With your bright orange colors and crisp, cool days. Sun shining through the auburn trees. You are something of a story book.
If I could capture your essence and put it in a snow globe, I’d find a way to squish myself inside and live within it forever.
But your golden country roads are lies, the pumpkin spice smell in the streets are falsehoods. You bring an ugly thing as this world and wrap it in the bow of joy. But, autumn, you are only the bow; a façade–something this world wishes it was.
You fool me with your songbirds and with your beautifully ripened pumpkin patches. You fool me with your sense of old falling away and new beginnings emerging. You trick me into believing that you are a season of love; of warmth; of fire in the hearth; the season of cuddling under a blanket on the couch with warm cocoa. You are full of dreams. Only dreams.
That is all you are, dear beautiful autumn, all you are is sugar in bitter tea; the taste of molasses in ashwaghanda. Sweet for a moment, but oh so short lived and passing on, just as every other season.
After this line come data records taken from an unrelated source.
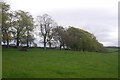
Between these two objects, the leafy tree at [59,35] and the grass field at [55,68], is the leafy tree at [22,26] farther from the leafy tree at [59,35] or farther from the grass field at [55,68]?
the grass field at [55,68]

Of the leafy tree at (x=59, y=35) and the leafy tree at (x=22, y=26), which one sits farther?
the leafy tree at (x=59, y=35)

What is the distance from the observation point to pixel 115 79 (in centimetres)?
2302

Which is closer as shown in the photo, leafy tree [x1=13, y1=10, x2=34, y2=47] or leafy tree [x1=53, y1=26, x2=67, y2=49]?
leafy tree [x1=13, y1=10, x2=34, y2=47]

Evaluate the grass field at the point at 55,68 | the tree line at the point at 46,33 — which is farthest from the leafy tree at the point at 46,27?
the grass field at the point at 55,68

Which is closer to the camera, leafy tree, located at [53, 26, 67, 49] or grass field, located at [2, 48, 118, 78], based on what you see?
grass field, located at [2, 48, 118, 78]

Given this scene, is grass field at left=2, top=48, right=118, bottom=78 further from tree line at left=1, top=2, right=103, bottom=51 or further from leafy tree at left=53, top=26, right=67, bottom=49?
leafy tree at left=53, top=26, right=67, bottom=49

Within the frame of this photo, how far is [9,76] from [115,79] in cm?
1064

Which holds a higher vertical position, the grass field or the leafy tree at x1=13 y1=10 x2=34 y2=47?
the leafy tree at x1=13 y1=10 x2=34 y2=47

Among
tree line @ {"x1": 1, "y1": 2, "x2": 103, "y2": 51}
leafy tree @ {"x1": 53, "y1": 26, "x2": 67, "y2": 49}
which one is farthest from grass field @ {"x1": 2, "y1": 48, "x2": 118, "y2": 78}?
leafy tree @ {"x1": 53, "y1": 26, "x2": 67, "y2": 49}

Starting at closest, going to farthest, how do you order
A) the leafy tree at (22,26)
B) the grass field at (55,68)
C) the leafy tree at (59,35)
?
the grass field at (55,68) < the leafy tree at (22,26) < the leafy tree at (59,35)

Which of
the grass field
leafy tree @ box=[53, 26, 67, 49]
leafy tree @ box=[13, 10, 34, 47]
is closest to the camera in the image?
the grass field

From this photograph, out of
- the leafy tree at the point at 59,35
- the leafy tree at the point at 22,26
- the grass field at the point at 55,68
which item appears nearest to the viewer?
the grass field at the point at 55,68

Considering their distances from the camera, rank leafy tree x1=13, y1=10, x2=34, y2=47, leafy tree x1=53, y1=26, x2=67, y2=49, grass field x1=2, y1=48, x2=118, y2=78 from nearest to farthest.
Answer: grass field x1=2, y1=48, x2=118, y2=78 < leafy tree x1=13, y1=10, x2=34, y2=47 < leafy tree x1=53, y1=26, x2=67, y2=49

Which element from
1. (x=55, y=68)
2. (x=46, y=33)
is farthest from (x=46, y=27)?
(x=55, y=68)
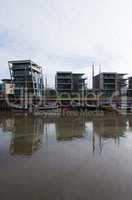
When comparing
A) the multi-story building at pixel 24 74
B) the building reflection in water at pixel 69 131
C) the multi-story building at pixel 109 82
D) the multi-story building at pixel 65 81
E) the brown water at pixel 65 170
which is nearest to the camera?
the brown water at pixel 65 170

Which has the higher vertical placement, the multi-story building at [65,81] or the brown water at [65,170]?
the multi-story building at [65,81]

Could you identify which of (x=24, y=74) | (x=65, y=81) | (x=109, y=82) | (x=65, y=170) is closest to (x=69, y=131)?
(x=65, y=170)

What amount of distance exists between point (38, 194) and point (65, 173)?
158 cm

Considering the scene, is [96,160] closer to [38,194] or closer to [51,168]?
[51,168]

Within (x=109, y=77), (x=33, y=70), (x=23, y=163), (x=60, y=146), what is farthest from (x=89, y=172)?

You pack the air with joy and mirth, you fill the sky with song. You turn these leaves of earthen trees into joyous, celebratory color!
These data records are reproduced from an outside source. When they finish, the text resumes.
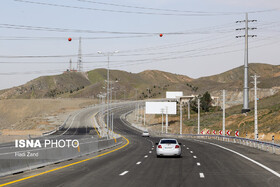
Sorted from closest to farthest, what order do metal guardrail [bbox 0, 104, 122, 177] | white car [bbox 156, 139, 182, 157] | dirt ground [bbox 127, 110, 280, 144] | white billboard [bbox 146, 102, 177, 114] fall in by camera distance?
metal guardrail [bbox 0, 104, 122, 177] → white car [bbox 156, 139, 182, 157] → dirt ground [bbox 127, 110, 280, 144] → white billboard [bbox 146, 102, 177, 114]

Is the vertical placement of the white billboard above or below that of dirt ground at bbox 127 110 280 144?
above

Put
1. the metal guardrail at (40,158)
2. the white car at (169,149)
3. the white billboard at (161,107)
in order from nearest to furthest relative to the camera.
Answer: the metal guardrail at (40,158) < the white car at (169,149) < the white billboard at (161,107)

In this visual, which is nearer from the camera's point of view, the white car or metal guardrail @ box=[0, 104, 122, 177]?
metal guardrail @ box=[0, 104, 122, 177]

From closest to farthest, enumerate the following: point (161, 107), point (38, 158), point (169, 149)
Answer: point (38, 158) → point (169, 149) → point (161, 107)

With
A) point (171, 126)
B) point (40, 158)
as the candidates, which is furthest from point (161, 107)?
point (40, 158)

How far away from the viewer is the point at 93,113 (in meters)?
174

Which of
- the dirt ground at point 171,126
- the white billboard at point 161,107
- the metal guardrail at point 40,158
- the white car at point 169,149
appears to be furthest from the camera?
the white billboard at point 161,107

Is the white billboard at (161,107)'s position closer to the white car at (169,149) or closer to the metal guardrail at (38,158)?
the metal guardrail at (38,158)

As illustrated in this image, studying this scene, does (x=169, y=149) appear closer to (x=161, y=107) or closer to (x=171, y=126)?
(x=161, y=107)

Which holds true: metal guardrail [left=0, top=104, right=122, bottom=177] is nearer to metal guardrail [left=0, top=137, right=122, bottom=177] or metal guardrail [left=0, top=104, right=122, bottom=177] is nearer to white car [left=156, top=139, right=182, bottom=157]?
metal guardrail [left=0, top=137, right=122, bottom=177]

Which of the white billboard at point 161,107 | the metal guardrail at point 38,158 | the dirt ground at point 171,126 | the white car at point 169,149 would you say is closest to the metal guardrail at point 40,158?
the metal guardrail at point 38,158

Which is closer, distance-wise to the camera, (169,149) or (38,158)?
(38,158)

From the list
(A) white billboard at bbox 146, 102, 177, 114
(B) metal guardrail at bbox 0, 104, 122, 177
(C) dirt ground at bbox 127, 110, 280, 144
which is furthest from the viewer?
(A) white billboard at bbox 146, 102, 177, 114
Celebratory why? Celebrations of what do you gather these decorations for?
Do you not see that those in your streets still cry and struggle and only scrape by? Do you not see that your laughter and harmony are only soundtracks you play to drown out the noise of sorrow? Wonderfully blushing maple leaves and golden sunsets and cider, hay rides and bonfires do not fix the state of the orphans and of the abused. It does not save the financially distressed nor the family feud. It does not birth love or promise flannel throws. You are only rose-colored glasses in a world soaked in the vodka of pain.
We are drunken by you, oh autumn, we are drunken fools. Dreams laced with cider, cider laced with vodka. We sip on that liquid in your tinted glass that seems so sweetly rosy, but it bites just as winter does. And now we all stumble about, our eyes insane with dreams of joy and hallucinations of happiness and love, forevers of mirth. But when we awaken again, we are stripped of all this and our dignity. We lie naked of your trances and empty of your promises. Once you remove this lens from the air, all we see is sullen streets and sunken faces and grey clouds and smog.
You are a lie, beautiful fall, a taunting lie. Surely we fall in your presence. We fall down to the bitterness of winter, blanketed in icy cold; the unthawed hearts, we freeze to death. For this is your poison, Autumn, you are our fall dressed in kindly colors.